Words by Saskia May

An international bestseller, Torrey Peters’s debut novel Detransition, Baby, is rich in plot, characters and themes, from sexuality and gender to relationships and family.  

Set in the thriving metropolis of New York, Ames- formerly known as Amy-  has de-transitioned and entered into a relationship with his boss, Katrina. When Katrina finds herself pregnant, Ames is shocked as he was sure that he would not be able to conceive due to his previous hormone replacement therapy, which would have rendered him sterile.

Whilst Ames still identifies as a trans woman, he has found it too exhausting, both physically and psychologically, to present as a trans woman in a transphobic society intent on harming and refusing that identity. Revealing to Katrina his trans history in the wake of the pregnancy, Ames gets back in touch with his ex, Reese, a trans woman who desperately longs to be a mother. As a single woman approaching her 30s and with a limited income, Reese is becoming aware that her chances of adoption are slim. As the trio come together to negotiate and consider the rearing of a child, difficult and intense conversations take place.  

We might think of Detransition, Baby in light of queer theory, of Jack Halberstam’s notion of the queer art of failure. Where heterosexual, hetero-reproductive markers of success often lie in the conceptions of marriage and children, failure may be attributed to those of the queer community, who do not enact these events or expectations. Yet failure can pave the way for new beginnings, a return to the drawing board of life, by which to consider new ways of living and being. Peters writes this book for both trans women and divorced cis-women, acknowledging that they may have had to ‘start again’, having faced patriarchal oppressions that may have confined their growth and agency. Peters’ novel enables us to consider that failure to conform to a hetero-reproductive view of life may create enriching new avenues where we may move away from an obsession with futurity, and instead embrace of a kind of positive nihilism whereby everything in the present matters, because the future is not the end goal.  

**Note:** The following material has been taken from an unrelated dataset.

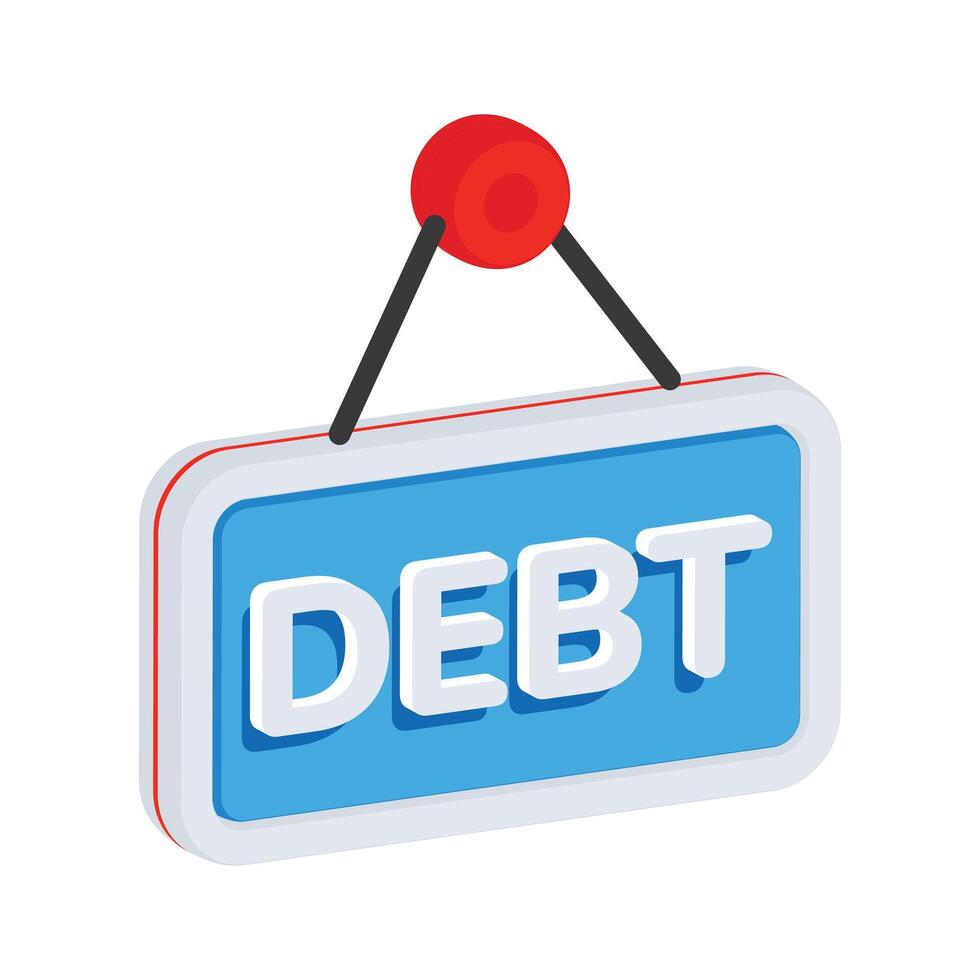 Here is a 3d style icon showing debt hanging board vector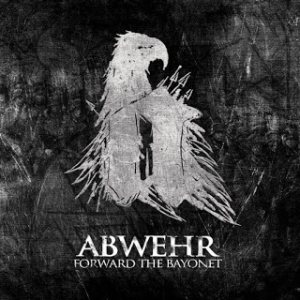 Abwehr - Forward the Bayonet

At times I felt that Peters lost her flow in her writing, the dialogue felt tired and clumsy, the centrality of plot discarded for stories which ran off into the distance. These side line narratives felt contrived and unneeded, yet Peters truly shines through with her construction of Reese. She veers from being nurturing to the children at her work and her fellow ‘baby-trans’, to being self-destructive and volatile.Through Reese, Peters creates a nuanced and realised character, just as dysfunctional and flawed as anyone else as opposed to a trans ideal who is only brave and noble. 

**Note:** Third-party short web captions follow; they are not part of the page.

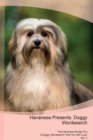 Havanese Presents : Doggy Wordsearch the Havanese Brings You a Doggy Wordsearch That You Will Love! Vol. 3 - Book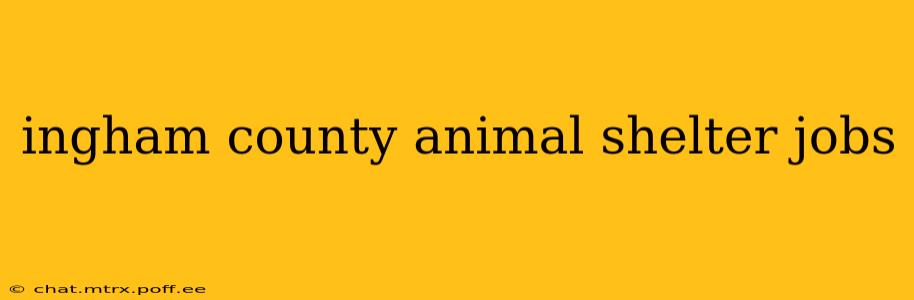 ingham county animal shelter jobs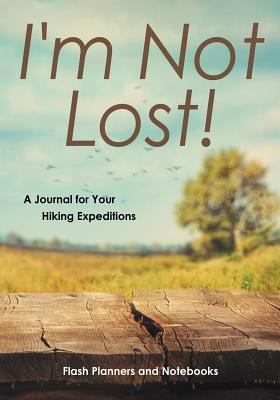 I‘m Not Lost! A Journal for Your Hiking Expeditions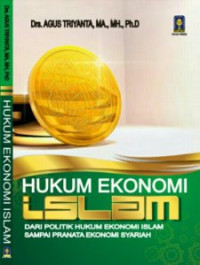 [E-Book] Hukum Ekonomi Islam : Dari Politik Hukum Ekonomi Islam Sampai Pranata Ekonomi Syariah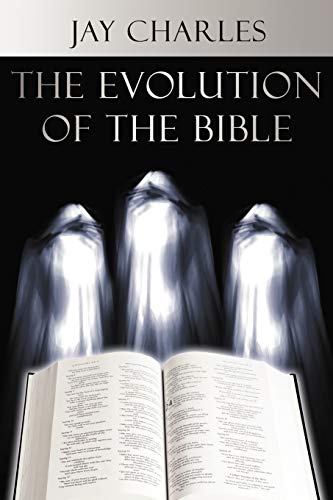The Evolution of the Bible (9781425976019) by Charles, Jay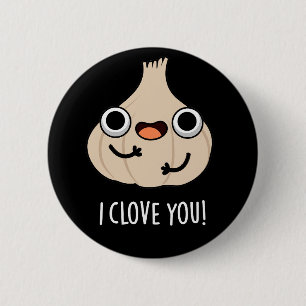 Ik hou van je Funny Spice Garlic Pun Dark BG Ronde Button 5,7 Cm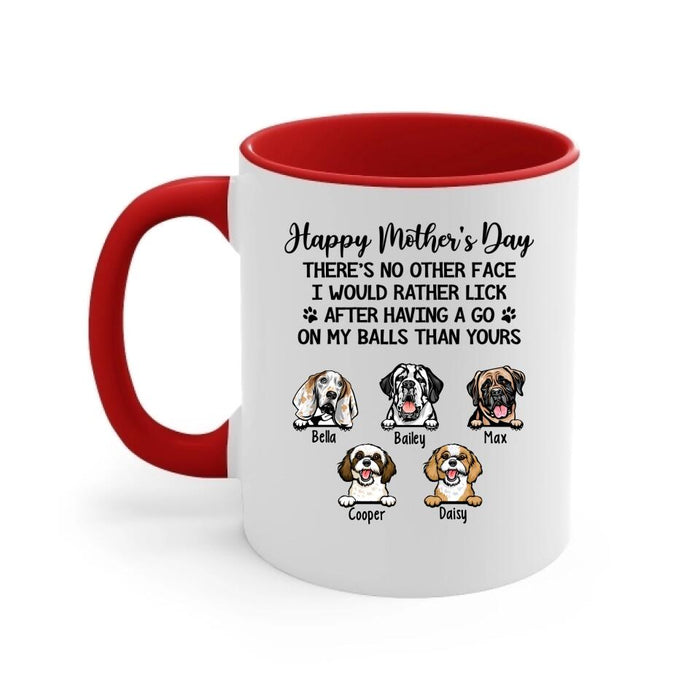 Personalized Gifts Custom Dog Mug for Dog Mom, Dog Lovers - No Other Face I'd Rather Lick When I Finish Licking My Balls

Reese can be concerningly self-absorbed and yet her concern for her legacy is moving and poignant. Observing that her trans community is something like that of orphaned elephants, Reese notes that she is left with no previous generation due to the AIDS crisis and suicide. Finding herself with no ‘mother’, Reese portrays a generation lost without former guidance, strugglingto form a meaningful sense of life in a hetero-reproductive, cis world. 

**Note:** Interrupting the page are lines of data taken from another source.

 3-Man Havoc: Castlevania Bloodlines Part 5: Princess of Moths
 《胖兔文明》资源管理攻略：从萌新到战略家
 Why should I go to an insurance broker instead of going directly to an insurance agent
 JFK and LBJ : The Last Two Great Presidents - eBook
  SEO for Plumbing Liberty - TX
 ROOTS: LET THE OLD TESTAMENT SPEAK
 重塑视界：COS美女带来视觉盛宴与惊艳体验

Peters notion of mothering between trans women brings to mind Patricia Hill Collins’s notion of ‘othermothering’ in black communities, whereby mothering is not always enacted by the biological mother, but by a range of individuals, from sisters, to friends and grandmothers. Peters’ depiction of a queer family that might break the confining nuclear model is exciting. This novel paves the way for more literature that concerns itself with the complex, intersecting issues of gender, sexuality, and futurity.